Leio Ortega por instinto de sobrevivência. Sua obra é uma bóia salva-vidas para o náufrago que me sinto, largado em pleno oceano revolto. Abrir seus livros é refrescar os pulmões, um jato de ar fresco para quem está quase afogado. E aqui quero me referir ao tema que o tornou mundialmente famoso: a rebelião das massas. Se, a seu tempo, esse fenômeno era o que emergia e apavorava, o mesmo podemos dizer dos dias de hoje com muito maior gravidade. Lembremos que Ortega começou a escrever sobre o assunto no livro ESPANHA INVERTEBRADA (1923), na verdade o tema já estava no livro inaugural, MEDITACIONES DEL QUIXOTE (1914). Atentemos para as datas: a Primeira Grande Guerra, o comunismo na Rússia, os loucos Anos Vinte. Em 1930 veio a público o livro A REBELIÃO DAS MASSAS, em véspera de Hitler chegar ao poder e de vir a barbárie que viria, a ação (rebelião) do homem-massa tão temida por Ortega.

À época o Brasil era um mero coadjuvante no cenário internacional e ainda não tínhamos essa figura distinta por aqui, o homem-massa, como o elemento hegemônico na sociedade e na política.

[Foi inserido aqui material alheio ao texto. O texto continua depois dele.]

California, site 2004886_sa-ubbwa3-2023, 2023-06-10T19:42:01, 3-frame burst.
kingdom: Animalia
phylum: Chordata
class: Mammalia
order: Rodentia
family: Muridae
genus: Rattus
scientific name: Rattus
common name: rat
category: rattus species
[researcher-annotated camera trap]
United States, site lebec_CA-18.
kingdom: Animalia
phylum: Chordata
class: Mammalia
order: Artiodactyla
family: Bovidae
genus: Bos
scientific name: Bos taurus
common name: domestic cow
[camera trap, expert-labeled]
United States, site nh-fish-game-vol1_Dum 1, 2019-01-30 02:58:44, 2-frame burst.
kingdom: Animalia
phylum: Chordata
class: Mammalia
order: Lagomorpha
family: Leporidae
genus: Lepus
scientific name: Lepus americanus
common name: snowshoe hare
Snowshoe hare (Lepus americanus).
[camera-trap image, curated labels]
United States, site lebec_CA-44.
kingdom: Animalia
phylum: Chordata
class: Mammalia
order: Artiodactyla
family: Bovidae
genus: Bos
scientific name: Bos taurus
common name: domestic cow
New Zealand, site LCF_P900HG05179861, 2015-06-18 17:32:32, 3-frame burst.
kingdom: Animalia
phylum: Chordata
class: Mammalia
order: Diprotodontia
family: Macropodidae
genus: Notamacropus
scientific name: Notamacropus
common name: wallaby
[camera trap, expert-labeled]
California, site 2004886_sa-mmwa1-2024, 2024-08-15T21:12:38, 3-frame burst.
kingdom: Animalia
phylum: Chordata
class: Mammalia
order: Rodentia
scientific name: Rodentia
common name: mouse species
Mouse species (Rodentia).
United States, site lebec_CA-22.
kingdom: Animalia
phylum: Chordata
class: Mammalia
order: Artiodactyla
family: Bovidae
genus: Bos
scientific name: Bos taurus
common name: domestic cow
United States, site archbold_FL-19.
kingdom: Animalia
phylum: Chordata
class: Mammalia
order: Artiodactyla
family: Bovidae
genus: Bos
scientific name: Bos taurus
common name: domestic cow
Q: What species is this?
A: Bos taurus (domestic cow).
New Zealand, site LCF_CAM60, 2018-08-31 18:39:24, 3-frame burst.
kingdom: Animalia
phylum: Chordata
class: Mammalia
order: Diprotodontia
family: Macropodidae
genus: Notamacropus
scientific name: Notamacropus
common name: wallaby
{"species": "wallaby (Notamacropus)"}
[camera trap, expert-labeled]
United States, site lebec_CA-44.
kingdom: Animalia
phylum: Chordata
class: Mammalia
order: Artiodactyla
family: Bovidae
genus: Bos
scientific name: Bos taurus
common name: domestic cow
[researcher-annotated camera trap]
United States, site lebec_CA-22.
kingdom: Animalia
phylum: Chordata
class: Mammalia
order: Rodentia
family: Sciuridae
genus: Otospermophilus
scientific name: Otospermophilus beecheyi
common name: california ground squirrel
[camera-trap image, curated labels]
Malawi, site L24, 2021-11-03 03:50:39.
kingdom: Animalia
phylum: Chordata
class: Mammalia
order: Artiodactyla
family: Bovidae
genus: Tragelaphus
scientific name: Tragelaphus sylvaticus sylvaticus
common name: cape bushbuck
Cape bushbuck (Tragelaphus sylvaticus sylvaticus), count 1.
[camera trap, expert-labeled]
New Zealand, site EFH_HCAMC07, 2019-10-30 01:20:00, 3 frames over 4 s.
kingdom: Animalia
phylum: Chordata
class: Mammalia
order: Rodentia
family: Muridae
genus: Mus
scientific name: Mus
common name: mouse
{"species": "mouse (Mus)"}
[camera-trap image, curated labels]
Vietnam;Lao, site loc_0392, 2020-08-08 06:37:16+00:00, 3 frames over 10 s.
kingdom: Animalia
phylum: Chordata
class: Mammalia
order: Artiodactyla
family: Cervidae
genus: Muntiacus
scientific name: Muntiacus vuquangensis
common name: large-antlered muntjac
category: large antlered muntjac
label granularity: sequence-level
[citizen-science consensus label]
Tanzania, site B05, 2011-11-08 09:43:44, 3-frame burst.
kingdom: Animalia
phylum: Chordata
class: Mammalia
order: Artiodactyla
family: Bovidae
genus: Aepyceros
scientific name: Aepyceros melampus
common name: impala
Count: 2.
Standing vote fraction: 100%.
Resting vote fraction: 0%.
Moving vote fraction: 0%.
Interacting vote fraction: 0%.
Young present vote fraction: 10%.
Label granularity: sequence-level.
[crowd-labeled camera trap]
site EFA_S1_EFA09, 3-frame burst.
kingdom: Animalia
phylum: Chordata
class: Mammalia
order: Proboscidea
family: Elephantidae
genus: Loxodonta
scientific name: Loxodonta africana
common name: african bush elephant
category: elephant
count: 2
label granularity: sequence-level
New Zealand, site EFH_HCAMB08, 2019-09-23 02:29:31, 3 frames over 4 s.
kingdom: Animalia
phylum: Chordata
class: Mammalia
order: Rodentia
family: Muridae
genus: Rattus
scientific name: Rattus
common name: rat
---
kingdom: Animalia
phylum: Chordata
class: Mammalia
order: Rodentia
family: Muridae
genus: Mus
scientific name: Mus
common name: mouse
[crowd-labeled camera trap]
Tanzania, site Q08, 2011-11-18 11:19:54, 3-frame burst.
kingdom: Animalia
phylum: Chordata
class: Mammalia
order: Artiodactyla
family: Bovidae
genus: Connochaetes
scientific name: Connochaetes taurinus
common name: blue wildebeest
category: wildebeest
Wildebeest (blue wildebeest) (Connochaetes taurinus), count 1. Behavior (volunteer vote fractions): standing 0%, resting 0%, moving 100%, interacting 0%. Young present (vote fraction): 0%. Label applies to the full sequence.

É bem verdade que ele já estava aqui, gestando no PCB, no meio dos anarquistas e no embrião positivista do Estado. Hoje sua presença está consumada na estrutura de poder. Definitivamente, o fenômeno que Ortega viu na Espanha e na Europa mundializou-se, junto o Brasil. Lula é a expressão mais acabada desse processo e o PT a organização política que levou às últimas conseqüências a arte de cortejar o homem-massa por aqui. O Brasil entrou em decadência antes de chegar à civilização.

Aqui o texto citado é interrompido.